■ TEXT SECTION:
Spanish Lessons

Posted: August 4, 2016 in Uncategorized
Tags: , , , , , ,

By Tricia Lunt, English Faculty

I recently returned from a truly terrific trip to Spain.

As is sometimes the case, I hadn’t really expected to go on a trip to Spain. Travel opportunities present themselves in rather interesting ways. Margo and I went on one other somewhat spontaneous trip to Prague, Vienna, and Budapest eleven years ago, so we knew each other to be compatible travel partners. She wanted to go to Europe to celebrate a big birthday, and generously brought me along, in no small way helping heal my recently disappointed heart.

There is nothing quite like getting away to find your way back to who you truly are.

My older sister Margo and I spent twelve days exploring a spectacular slice of Spain, from Madrid northeast to Barcelona and southeast along the Mediterranean coast to Valencia.

The highlights of our trip were as eclectic as the country. We enjoyed art and architecture, culture and community, food and drink.

Here, in no particular order, is my “Top Ten” Spain List

Cable Car to Montserrat

Riding in a cable car was a new experience, which is enough to make it special, but the views of the surrounding mountains were also memorable.

Flamenco Dance Performance in Madrid

flamenco

The most apt response to seeing the phenomenal flamenco performance at Café de Chinitas is that it is worth crossing an ocean to see the artists perform: simply breathtaking!

Paseo in Madrid

The tradition of evening strolls is pleasing as both spectator and participant. On the second night in Madrid, I followed the crowd across a street and stumbled upon the park at Plaza De Espana, complete with sparkling fountains, kissing couples, happy families, and enthusiastic street artists. Oftentimes during my travels, I find myself feeling completely at home in some far-flung part of the world, imagining another life I might have led, if only. .

Mercat de San Miguel in Madridcava

Here, my sister fell in with the Saturday night rituals of Madrilenos, inspecting the delicious foods on display, and finding our way to the bar for a fantastic glass of cava.

Tapas, cervezas, and sangria: oh, my!

Much of our travel itinerary included sampling as much local fare as possible via tapas crawls, really just day-long bar crawls, of which I was happily aware. My favorite discoveries included boquerones, fresh anchovies pickled in vinegar and served with olive oil, bread, and garlic. I shall attempt to make them at home and see how well I can recreate the delicious taste of salt and sea in this delightful dish. Tapas are just an excuse to sit and have a drink, so we concocted as many excuses as possible and had a great time!

While I’ll never be able to remember all of the bars where we stopped for a quick rest, a cold drink, and a salty snack, El Rincon, connected to the train station in Montserrat, appeared like a mirage in the afternoon heat, offering glasses of iced sangria while we waited 30 minutes for the next train back to Madrid.

A great view and a friendly waiter at a bar in Segovia

bar

Our day trip to Segovia ended with a steady walk downhill, with a perfectly-timed stop at an inviting sidewalk café and bar. The view of the surrounding countryside, the cozy tables, the shady umbrella—it was all delightful.

Our bartender immediately noticed our family resemblance and asked me while pointing to Margo, “Tu Hermana?”

“Si,” I replied, and our conversation rolled well from there.

beach

Swimming in the Mediterranean off the coast of Valencia

I mean, c’mon. The sea is a lovely place to be.

■ OBJECTIVE: Rewrite the part of the Spain travel post starting with "Here, my sister" and going on through "sangria: oh, my!", replacing "Saturday" with "Friday".

■ Rows from a dataset:
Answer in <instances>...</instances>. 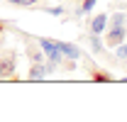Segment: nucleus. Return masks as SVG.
Here are the masks:
<instances>
[{
  "label": "nucleus",
  "mask_w": 127,
  "mask_h": 122,
  "mask_svg": "<svg viewBox=\"0 0 127 122\" xmlns=\"http://www.w3.org/2000/svg\"><path fill=\"white\" fill-rule=\"evenodd\" d=\"M15 76V54H5L0 56V81H7V78Z\"/></svg>",
  "instance_id": "nucleus-1"
},
{
  "label": "nucleus",
  "mask_w": 127,
  "mask_h": 122,
  "mask_svg": "<svg viewBox=\"0 0 127 122\" xmlns=\"http://www.w3.org/2000/svg\"><path fill=\"white\" fill-rule=\"evenodd\" d=\"M105 32H108L105 34V46H117L127 39V27H110Z\"/></svg>",
  "instance_id": "nucleus-2"
},
{
  "label": "nucleus",
  "mask_w": 127,
  "mask_h": 122,
  "mask_svg": "<svg viewBox=\"0 0 127 122\" xmlns=\"http://www.w3.org/2000/svg\"><path fill=\"white\" fill-rule=\"evenodd\" d=\"M47 76H49L47 63H42V61H32L30 63V71H27V78L30 81H44Z\"/></svg>",
  "instance_id": "nucleus-3"
},
{
  "label": "nucleus",
  "mask_w": 127,
  "mask_h": 122,
  "mask_svg": "<svg viewBox=\"0 0 127 122\" xmlns=\"http://www.w3.org/2000/svg\"><path fill=\"white\" fill-rule=\"evenodd\" d=\"M56 44H59V51L64 54V59H81L83 56V51L71 42H56Z\"/></svg>",
  "instance_id": "nucleus-4"
},
{
  "label": "nucleus",
  "mask_w": 127,
  "mask_h": 122,
  "mask_svg": "<svg viewBox=\"0 0 127 122\" xmlns=\"http://www.w3.org/2000/svg\"><path fill=\"white\" fill-rule=\"evenodd\" d=\"M91 34H103V32L108 30V15L105 12H100V15H95L93 20H91Z\"/></svg>",
  "instance_id": "nucleus-5"
},
{
  "label": "nucleus",
  "mask_w": 127,
  "mask_h": 122,
  "mask_svg": "<svg viewBox=\"0 0 127 122\" xmlns=\"http://www.w3.org/2000/svg\"><path fill=\"white\" fill-rule=\"evenodd\" d=\"M108 27H127V12H115L108 17Z\"/></svg>",
  "instance_id": "nucleus-6"
},
{
  "label": "nucleus",
  "mask_w": 127,
  "mask_h": 122,
  "mask_svg": "<svg viewBox=\"0 0 127 122\" xmlns=\"http://www.w3.org/2000/svg\"><path fill=\"white\" fill-rule=\"evenodd\" d=\"M88 42H91V51H93V54H103L105 42L100 39V34H91V39H88Z\"/></svg>",
  "instance_id": "nucleus-7"
},
{
  "label": "nucleus",
  "mask_w": 127,
  "mask_h": 122,
  "mask_svg": "<svg viewBox=\"0 0 127 122\" xmlns=\"http://www.w3.org/2000/svg\"><path fill=\"white\" fill-rule=\"evenodd\" d=\"M95 2H98V0H83V2H81V7L78 10H76V15H86V12H91V10H93L95 7Z\"/></svg>",
  "instance_id": "nucleus-8"
},
{
  "label": "nucleus",
  "mask_w": 127,
  "mask_h": 122,
  "mask_svg": "<svg viewBox=\"0 0 127 122\" xmlns=\"http://www.w3.org/2000/svg\"><path fill=\"white\" fill-rule=\"evenodd\" d=\"M27 56H30L32 61H42V51H37L34 46H27Z\"/></svg>",
  "instance_id": "nucleus-9"
},
{
  "label": "nucleus",
  "mask_w": 127,
  "mask_h": 122,
  "mask_svg": "<svg viewBox=\"0 0 127 122\" xmlns=\"http://www.w3.org/2000/svg\"><path fill=\"white\" fill-rule=\"evenodd\" d=\"M44 12H49V15H54V17H64L66 12H64V7H42Z\"/></svg>",
  "instance_id": "nucleus-10"
},
{
  "label": "nucleus",
  "mask_w": 127,
  "mask_h": 122,
  "mask_svg": "<svg viewBox=\"0 0 127 122\" xmlns=\"http://www.w3.org/2000/svg\"><path fill=\"white\" fill-rule=\"evenodd\" d=\"M91 78H93V81H112L110 73H103V71H93V76H91Z\"/></svg>",
  "instance_id": "nucleus-11"
},
{
  "label": "nucleus",
  "mask_w": 127,
  "mask_h": 122,
  "mask_svg": "<svg viewBox=\"0 0 127 122\" xmlns=\"http://www.w3.org/2000/svg\"><path fill=\"white\" fill-rule=\"evenodd\" d=\"M117 59L127 61V44H117Z\"/></svg>",
  "instance_id": "nucleus-12"
},
{
  "label": "nucleus",
  "mask_w": 127,
  "mask_h": 122,
  "mask_svg": "<svg viewBox=\"0 0 127 122\" xmlns=\"http://www.w3.org/2000/svg\"><path fill=\"white\" fill-rule=\"evenodd\" d=\"M37 0H17L15 5H20V7H30V5H34Z\"/></svg>",
  "instance_id": "nucleus-13"
},
{
  "label": "nucleus",
  "mask_w": 127,
  "mask_h": 122,
  "mask_svg": "<svg viewBox=\"0 0 127 122\" xmlns=\"http://www.w3.org/2000/svg\"><path fill=\"white\" fill-rule=\"evenodd\" d=\"M2 30H5V25H2V22H0V32H2Z\"/></svg>",
  "instance_id": "nucleus-14"
},
{
  "label": "nucleus",
  "mask_w": 127,
  "mask_h": 122,
  "mask_svg": "<svg viewBox=\"0 0 127 122\" xmlns=\"http://www.w3.org/2000/svg\"><path fill=\"white\" fill-rule=\"evenodd\" d=\"M7 2H17V0H7Z\"/></svg>",
  "instance_id": "nucleus-15"
}]
</instances>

■ RESULT BELOW:
Here, my sister fell in with the Friday night rituals of Madrilenos, inspecting the delicious foods on display, and finding our way to the bar for a fantastic glass of cava.

Tapas, cervezas, and sangria: oh, my!